Results and Discussion
Process Optimization
The most common route6 for the synthesis of any oxime involves the treatment of a ketone with hydroxylamine in a polar solvent.
Hence, during initial screening, a classical approach of oximation was attempted in methanol as a reaction solvent with 20 equiv of hydroxylamine hydrochloride without using any base, as indicated in Figure 2. Unfortunately, the results were not quite encouraging. LCMS analysis indicated an unexpected mass number [M + H = 606]. The mass number corresponded to the decladinosylated 9-oxime 5 or 6, as pictured in Figure 3.
Figure 2.
A general approach for oxime formation.
Figure 3.
Pathway indicating the formation of a decladinosylated oxime.
This result led us to conclude that implementation of a classical approach of oximation poses a threat for our compound. The presence of acid-sensitive labile sugar moieties as well as the likelihood of the formation of the corresponding isomeric impurities made the development of the optimum reaction conditions more challenging.

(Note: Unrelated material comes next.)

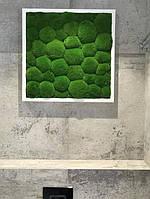 Картина из мха кочки 50/50 см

Based on above results, pH appears to be one of the critical process parameters, hence screening at various pH levels was performed. Table 1 indicates the reaction profiles at various pH levels. Entry 1 (pH ∼ 3.1) was an experiment in the absence of a base that resulted in the formation of ∼50% of decladinosylated 9-(E)-oxime. It is evident that the labile group in the macrolide does not survive under acidic conditions. The result drove us to narrow down the pH screening to a range of 6–9, i.e., toward more neutral and basic conditions.

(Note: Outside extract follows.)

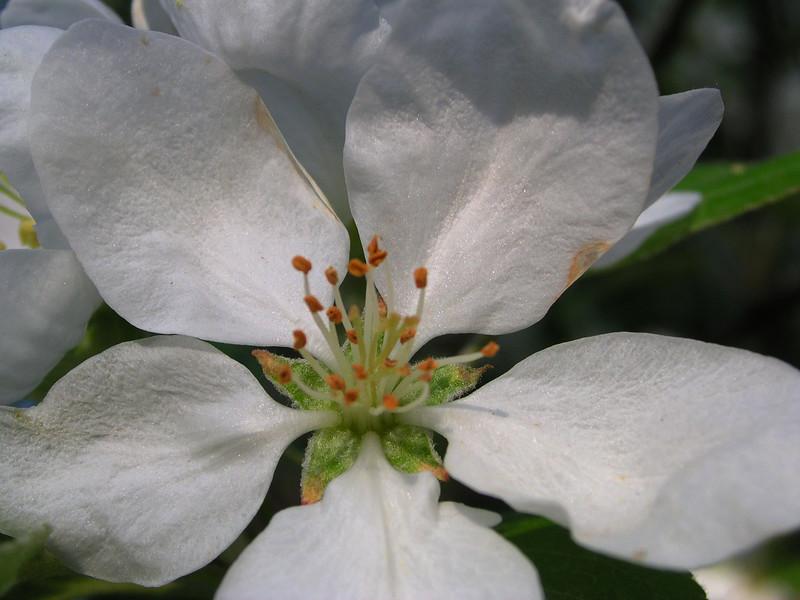 white bloom 20.JPG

Table 1. Effect of pH on the Reaction Profile.
| reaction
monitoring HPLC analysis (%
area) |
|||||||||
|---|---|---|---|---|---|---|---|---|---|
| entry | NH2OH·HCl (equiv) | NaOAc·3H2O (equiv) | NaHCO3 (equiv) | pH | 1 | 3 | 4 | 5 | 6 |
| 1 | 20 | 3.1 | 0.12 | 50.78 | 8.3 | ||||
| 2 | 20 | 20 | 6.1 | 1.72 | 61.09 | 13.31 | 16.50 | 1.2 | |
| 3 | 20 | 20 | 3 | 8.4 | 5.12 | 73.41 | 16.23 | 2.15 | 0.31 |
| 4 | 20 | 20 | 0.5 | 7.7 | 1.19 | 74.44 | 16.10 | 4.0 | 0.42 |
As can be seen from Table 1, entry 3 shows good control over the decladinosylated impurity (∼2%) when the reaction was conducted at a pH of 8.4.
However, the daunting challenge that still laid ahead of us was to consume a maximum amount of the clarithromycin 1 during the conversion. In case of entry 3, the amount of unreacted clarithromycin 1 was observed to be ∼5%, as compared to ∼1.2% in entry 4. The presence of unreacted clarithromycin 1 in entry 3 may be attributed to a possible pH-dependent equilibrium between 1 and 2. On the other hand, the formation of the desired product (∼74%) and decladinosylated impurity 5 were comparatively higher (∼4%) in the case of entry 4. The overall reaction profile led us to conclude that the formation of the decladinosylated impurity is inevitable, which further increases in proportion with the consumption of clarithromycin 1. Hence, from the above results and observations, the optimal pH parameter was proposed to be in the range of 7–8.
In view of gathering more understanding on the role of base in the conversion, a few commonly used bases were evaluated, such as NaOAc, DIPEA, DABCO, DBU, NaHCO3, K2CO3, and tert-BuOK. As shown in the Table 2, different bases were explored in different solvents. Methanol was selected as a preferred solvent due to literature precedent.4 Among these, promising results were obtained with sodium acetate trihydrate in the presence of 0.5 equiv of sodium bicarbonate in methanol. Surprisingly, in the cases of entry 3–9, >50% clarithromycin 1 remained unconsumed without or with the formation of the minor desired product. These results also lead use to conclude that a comparatively weaker base is necessary to facilitate the conversion and a pH adjustment of ∼7–8 is a critical factor for controlling the impurity and pushing the reaction toward completion. These observations were also supported by the data of Table 1. Here the role of sodium bicarbonate was to adjust and maintain the pH.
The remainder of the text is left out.